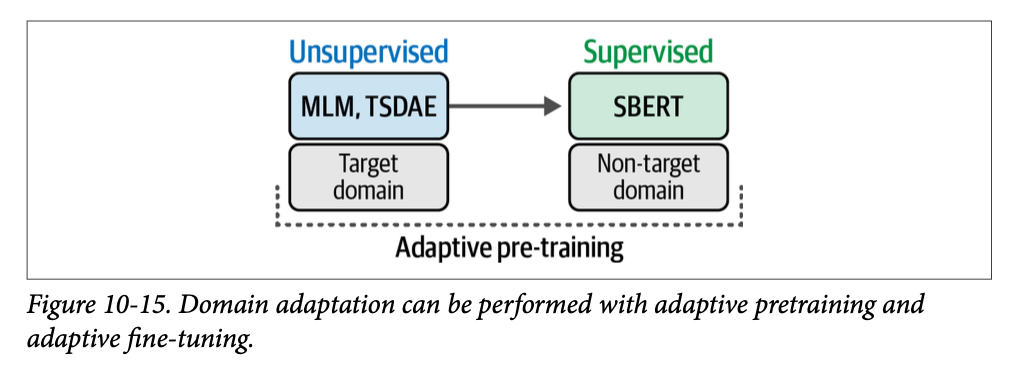 Unsupervised

MLM, TSDAE

Target domain

Supervised

SBERT

Non-target domain

Adaptive pre-training

Figure 10-15. Domain adaptation can be performed with adaptive pretraining and adaptive fine-tuning.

* _Aim of the exercise_
No pictures belong in the answer; copy all other parts of the listing exactly.

* _Your solution_
 Unsupervised

MLM, TSDAE

Target domain

Supervised

SBERT

Non-target domain

Adaptive pre-training

Figure 10-15. Domain adaptation can be performed with adaptive pretraining and adaptive fine-tuning.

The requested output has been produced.